TRECHO DO DOCUMENTO =
* * * *
GUERRA

As 'bombas planadoras' da Rússia que destroem cidades ucranianas a baixo custo

A Rússia utiliza cada vez mais 'bombas planadoras' — um material bélico barato, mas altamente destrutivo — para avançar a ofensiva na Ucrânia.

A região de Kharkiv sofreu ataques implacáveis de bombas planadoras russas nas últimas semanas -  (crédito: Reuters)
A região de Kharkiv sofreu ataques implacáveis de bombas planadoras russas nas últimas semanas - (crédito: Reuters)

A Rússia utiliza cada vez mais "bombas planadoras" — um material bélico barato, mas altamente destrutivo — para avançar a ofensiva na Ucrânia.

Estima-se que mais de 200 desses artefatos tenham sido usados em apenas uma semana para atacar a cidade de Vovchansk, no norte da Ucrânia, durante o atual avanço transfronteiriço da Rússia na região de Kharkiv.

O presidente ucraniano Volodymyr Zelensky disse que 3 mil dessas bombas foram lançadas sobre o país apenas durante o mês de março.

Já o chefe da polícia de Vovchansk, Oleksii Kharkivsky, viu de perto o impacto das tais bombas planadoras.

Atenção: a reportagem contém informações e detalhes que podem ser sensíveis para algumas pessoas.

"Não há palavras para descrever as consequências de um ataque com uma bomba planadora", diz Kharkivsky.

"Você chega [ao local do impacto] e vê pessoas deitadas, destroçadas."

A utilização em massa de bombas planadoras pela Rússia é um fato relativamente recente, que se revelou devastador para as forças ucranianas nos últimos meses.

As bombas planadoras são construídas a partir de artefatos explosivos soviéticos antigos. A elas, são adicionadas asas desdobráveis e navegação por satélite. Isso forma uma arma barata e destrutiva.

Um relatório recente do Centro de Análise de Política Europeia (Cepa, na sigla em inglês) afirmou que esse material bélico foi decisivo em fevereiro, quando ocorreu a captura da outrora fortificada cidade oriental de Avdiivka.
* * * *
DADOS FORNECIDOS =
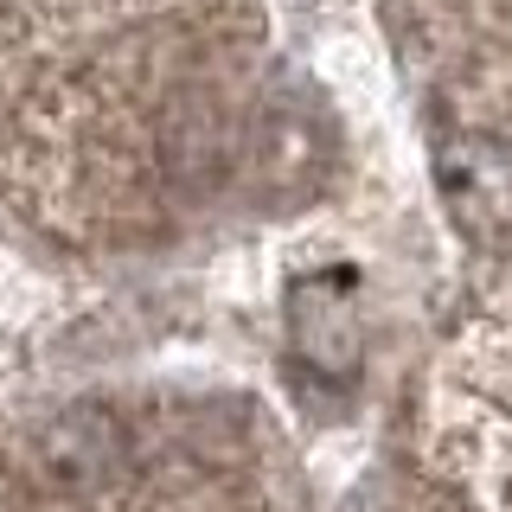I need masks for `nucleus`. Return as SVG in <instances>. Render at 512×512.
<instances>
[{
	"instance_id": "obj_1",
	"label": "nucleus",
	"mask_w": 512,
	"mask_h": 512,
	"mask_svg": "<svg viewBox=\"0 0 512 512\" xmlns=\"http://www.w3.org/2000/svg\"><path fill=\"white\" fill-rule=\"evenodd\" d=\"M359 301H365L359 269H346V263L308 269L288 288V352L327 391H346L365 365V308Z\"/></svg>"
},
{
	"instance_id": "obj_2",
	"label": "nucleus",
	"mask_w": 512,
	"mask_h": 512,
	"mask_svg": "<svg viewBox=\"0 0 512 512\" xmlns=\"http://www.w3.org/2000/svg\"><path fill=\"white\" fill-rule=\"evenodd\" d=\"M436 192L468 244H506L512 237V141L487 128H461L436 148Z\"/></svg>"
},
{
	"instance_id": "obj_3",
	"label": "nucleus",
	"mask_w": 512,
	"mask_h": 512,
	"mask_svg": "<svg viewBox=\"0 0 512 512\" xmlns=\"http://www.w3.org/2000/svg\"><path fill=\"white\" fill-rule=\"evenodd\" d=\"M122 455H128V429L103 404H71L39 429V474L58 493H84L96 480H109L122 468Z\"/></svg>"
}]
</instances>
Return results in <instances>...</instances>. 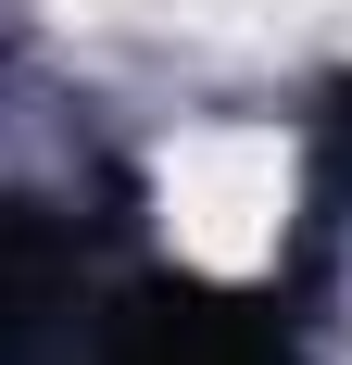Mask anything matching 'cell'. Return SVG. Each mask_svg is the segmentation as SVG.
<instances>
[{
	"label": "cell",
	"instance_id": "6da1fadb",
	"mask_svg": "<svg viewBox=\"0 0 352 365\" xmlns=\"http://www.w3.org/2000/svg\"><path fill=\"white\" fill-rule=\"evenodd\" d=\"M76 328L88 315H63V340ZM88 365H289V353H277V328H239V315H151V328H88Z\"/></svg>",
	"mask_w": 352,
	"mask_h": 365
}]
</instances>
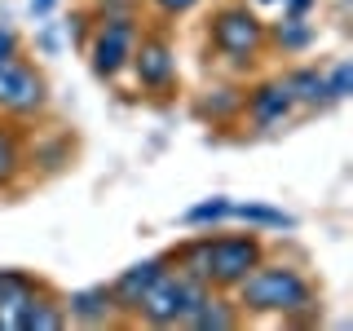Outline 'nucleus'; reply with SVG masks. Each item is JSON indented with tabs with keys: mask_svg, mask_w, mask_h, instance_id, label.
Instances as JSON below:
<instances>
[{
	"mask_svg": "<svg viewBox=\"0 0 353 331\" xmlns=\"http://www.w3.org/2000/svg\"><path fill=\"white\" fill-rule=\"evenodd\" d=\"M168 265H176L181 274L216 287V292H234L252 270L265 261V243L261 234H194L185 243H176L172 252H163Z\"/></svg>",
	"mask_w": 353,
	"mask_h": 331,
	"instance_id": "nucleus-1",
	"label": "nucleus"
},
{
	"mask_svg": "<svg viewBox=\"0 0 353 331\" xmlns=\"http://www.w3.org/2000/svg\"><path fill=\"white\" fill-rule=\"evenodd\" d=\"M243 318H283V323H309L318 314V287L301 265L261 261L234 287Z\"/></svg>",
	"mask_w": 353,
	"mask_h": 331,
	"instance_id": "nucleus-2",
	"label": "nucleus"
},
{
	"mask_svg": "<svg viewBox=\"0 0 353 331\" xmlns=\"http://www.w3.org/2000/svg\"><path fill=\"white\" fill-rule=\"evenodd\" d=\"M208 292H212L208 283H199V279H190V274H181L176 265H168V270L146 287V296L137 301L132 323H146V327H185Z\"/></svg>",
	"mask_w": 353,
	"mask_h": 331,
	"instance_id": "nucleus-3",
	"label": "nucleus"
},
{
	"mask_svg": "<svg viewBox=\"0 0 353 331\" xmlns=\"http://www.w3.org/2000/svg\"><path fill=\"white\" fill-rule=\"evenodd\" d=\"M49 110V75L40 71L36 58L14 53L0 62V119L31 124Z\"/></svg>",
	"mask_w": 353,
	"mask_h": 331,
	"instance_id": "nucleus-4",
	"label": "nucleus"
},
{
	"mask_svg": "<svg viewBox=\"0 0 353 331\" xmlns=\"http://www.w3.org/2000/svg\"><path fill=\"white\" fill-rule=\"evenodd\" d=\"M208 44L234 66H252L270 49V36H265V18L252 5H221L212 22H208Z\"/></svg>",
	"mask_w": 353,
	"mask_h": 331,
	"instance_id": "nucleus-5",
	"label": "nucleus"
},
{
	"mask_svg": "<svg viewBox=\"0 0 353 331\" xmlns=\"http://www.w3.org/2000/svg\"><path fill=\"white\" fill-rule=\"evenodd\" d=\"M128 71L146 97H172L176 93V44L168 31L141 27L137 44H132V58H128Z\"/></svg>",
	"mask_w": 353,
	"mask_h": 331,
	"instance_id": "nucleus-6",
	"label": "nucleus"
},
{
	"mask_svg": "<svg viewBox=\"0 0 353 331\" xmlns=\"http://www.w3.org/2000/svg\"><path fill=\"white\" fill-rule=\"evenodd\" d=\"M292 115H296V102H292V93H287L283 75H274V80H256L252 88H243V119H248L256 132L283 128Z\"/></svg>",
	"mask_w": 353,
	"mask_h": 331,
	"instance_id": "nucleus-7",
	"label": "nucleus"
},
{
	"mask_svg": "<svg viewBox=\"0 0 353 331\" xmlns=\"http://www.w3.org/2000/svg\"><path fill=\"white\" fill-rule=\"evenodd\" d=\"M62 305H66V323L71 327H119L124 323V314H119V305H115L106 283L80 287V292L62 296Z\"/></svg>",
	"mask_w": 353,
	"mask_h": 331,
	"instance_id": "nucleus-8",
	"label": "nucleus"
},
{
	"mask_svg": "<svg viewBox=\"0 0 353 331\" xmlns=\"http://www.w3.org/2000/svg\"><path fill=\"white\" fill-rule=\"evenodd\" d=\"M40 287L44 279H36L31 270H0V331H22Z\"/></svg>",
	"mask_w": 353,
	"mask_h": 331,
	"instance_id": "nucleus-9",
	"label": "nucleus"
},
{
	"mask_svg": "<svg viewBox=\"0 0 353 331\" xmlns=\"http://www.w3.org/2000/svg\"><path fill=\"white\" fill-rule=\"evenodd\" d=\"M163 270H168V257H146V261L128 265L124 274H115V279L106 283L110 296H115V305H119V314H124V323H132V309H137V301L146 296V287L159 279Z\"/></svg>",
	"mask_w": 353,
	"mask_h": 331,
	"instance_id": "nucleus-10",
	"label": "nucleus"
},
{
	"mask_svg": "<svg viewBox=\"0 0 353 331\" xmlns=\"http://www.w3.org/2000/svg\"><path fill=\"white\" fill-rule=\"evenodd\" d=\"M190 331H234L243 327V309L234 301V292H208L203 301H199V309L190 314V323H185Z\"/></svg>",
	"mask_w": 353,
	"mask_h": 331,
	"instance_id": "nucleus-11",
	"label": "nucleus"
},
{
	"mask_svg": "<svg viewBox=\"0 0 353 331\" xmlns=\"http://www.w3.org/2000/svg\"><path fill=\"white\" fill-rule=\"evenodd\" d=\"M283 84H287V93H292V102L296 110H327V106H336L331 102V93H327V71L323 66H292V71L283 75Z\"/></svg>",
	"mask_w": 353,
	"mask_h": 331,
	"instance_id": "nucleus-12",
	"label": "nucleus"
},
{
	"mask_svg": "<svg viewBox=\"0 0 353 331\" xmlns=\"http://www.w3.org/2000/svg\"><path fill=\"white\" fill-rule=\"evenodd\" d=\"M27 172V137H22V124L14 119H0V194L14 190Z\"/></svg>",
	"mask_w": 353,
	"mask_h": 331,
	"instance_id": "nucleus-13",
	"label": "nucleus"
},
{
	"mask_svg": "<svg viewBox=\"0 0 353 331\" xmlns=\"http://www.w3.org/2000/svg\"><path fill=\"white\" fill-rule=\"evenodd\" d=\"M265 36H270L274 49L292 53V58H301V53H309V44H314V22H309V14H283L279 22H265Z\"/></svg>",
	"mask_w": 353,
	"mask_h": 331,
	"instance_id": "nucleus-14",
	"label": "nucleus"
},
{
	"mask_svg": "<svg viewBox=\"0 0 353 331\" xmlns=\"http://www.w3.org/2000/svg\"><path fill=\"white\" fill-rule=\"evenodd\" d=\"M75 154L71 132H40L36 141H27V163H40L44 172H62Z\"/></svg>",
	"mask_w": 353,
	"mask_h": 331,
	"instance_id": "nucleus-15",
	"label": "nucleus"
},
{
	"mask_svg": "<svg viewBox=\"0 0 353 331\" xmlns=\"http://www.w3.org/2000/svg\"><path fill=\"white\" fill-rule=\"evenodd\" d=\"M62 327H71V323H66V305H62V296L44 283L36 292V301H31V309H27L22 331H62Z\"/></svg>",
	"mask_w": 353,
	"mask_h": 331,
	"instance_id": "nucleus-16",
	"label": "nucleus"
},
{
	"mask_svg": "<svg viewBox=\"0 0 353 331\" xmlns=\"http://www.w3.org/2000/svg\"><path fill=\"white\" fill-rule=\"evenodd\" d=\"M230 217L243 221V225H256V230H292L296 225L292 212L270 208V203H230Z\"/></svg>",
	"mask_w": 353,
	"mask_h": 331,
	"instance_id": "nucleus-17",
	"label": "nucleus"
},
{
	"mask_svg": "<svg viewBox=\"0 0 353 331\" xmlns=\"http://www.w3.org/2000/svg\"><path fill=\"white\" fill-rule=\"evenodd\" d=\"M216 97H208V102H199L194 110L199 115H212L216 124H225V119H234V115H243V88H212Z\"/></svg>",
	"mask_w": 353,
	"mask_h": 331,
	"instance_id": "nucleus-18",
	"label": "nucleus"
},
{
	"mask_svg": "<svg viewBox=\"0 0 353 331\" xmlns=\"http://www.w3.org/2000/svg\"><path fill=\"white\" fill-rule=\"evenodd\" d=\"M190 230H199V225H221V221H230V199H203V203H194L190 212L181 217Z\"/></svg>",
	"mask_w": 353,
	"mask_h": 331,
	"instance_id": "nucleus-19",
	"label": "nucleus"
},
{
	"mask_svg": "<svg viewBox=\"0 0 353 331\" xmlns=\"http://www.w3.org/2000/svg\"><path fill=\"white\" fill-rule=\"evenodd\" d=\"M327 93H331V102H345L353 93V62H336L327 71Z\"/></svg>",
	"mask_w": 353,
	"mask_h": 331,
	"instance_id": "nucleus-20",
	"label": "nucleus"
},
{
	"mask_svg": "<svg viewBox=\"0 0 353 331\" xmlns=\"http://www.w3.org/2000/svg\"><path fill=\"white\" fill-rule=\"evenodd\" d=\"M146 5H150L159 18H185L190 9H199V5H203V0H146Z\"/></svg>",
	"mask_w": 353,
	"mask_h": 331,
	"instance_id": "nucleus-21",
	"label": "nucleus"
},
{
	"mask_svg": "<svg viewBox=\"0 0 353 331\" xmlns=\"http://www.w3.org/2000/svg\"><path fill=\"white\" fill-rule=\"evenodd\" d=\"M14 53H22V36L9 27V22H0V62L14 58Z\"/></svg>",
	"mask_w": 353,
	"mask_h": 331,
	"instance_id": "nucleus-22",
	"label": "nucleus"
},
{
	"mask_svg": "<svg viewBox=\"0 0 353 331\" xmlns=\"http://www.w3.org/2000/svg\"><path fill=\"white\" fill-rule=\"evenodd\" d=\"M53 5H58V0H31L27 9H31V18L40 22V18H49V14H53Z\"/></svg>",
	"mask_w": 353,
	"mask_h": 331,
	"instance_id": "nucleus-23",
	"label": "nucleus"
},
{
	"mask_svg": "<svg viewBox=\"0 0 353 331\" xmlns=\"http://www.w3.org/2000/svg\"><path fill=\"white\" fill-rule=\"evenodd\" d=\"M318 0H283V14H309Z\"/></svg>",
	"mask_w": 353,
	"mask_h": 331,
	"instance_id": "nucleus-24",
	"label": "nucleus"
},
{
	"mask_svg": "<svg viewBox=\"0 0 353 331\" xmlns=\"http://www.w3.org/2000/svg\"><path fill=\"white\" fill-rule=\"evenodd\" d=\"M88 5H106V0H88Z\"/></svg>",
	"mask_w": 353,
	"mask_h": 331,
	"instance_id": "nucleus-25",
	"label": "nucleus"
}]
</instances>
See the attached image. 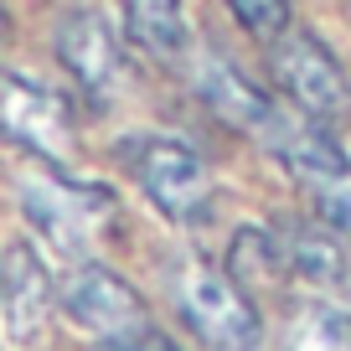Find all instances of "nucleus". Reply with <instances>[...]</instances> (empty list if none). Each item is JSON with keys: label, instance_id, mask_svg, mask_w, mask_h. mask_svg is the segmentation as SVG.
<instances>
* * * *
Cite o trecho da reportagem sobre as bombas planadoras russas que vai de "A utilização em" a "barata e destrutiva.". O material provém de outra fonte.

A utilização em massa de bombas planadoras pela Rússia é um fato relativamente recente, que se revelou devastador para as forças ucranianas nos últimos meses.

As bombas planadoras são construídas a partir de artefatos explosivos soviéticos antigos. A elas, são adicionadas asas desdobráveis e navegação por satélite. Isso forma uma arma barata e destrutiva.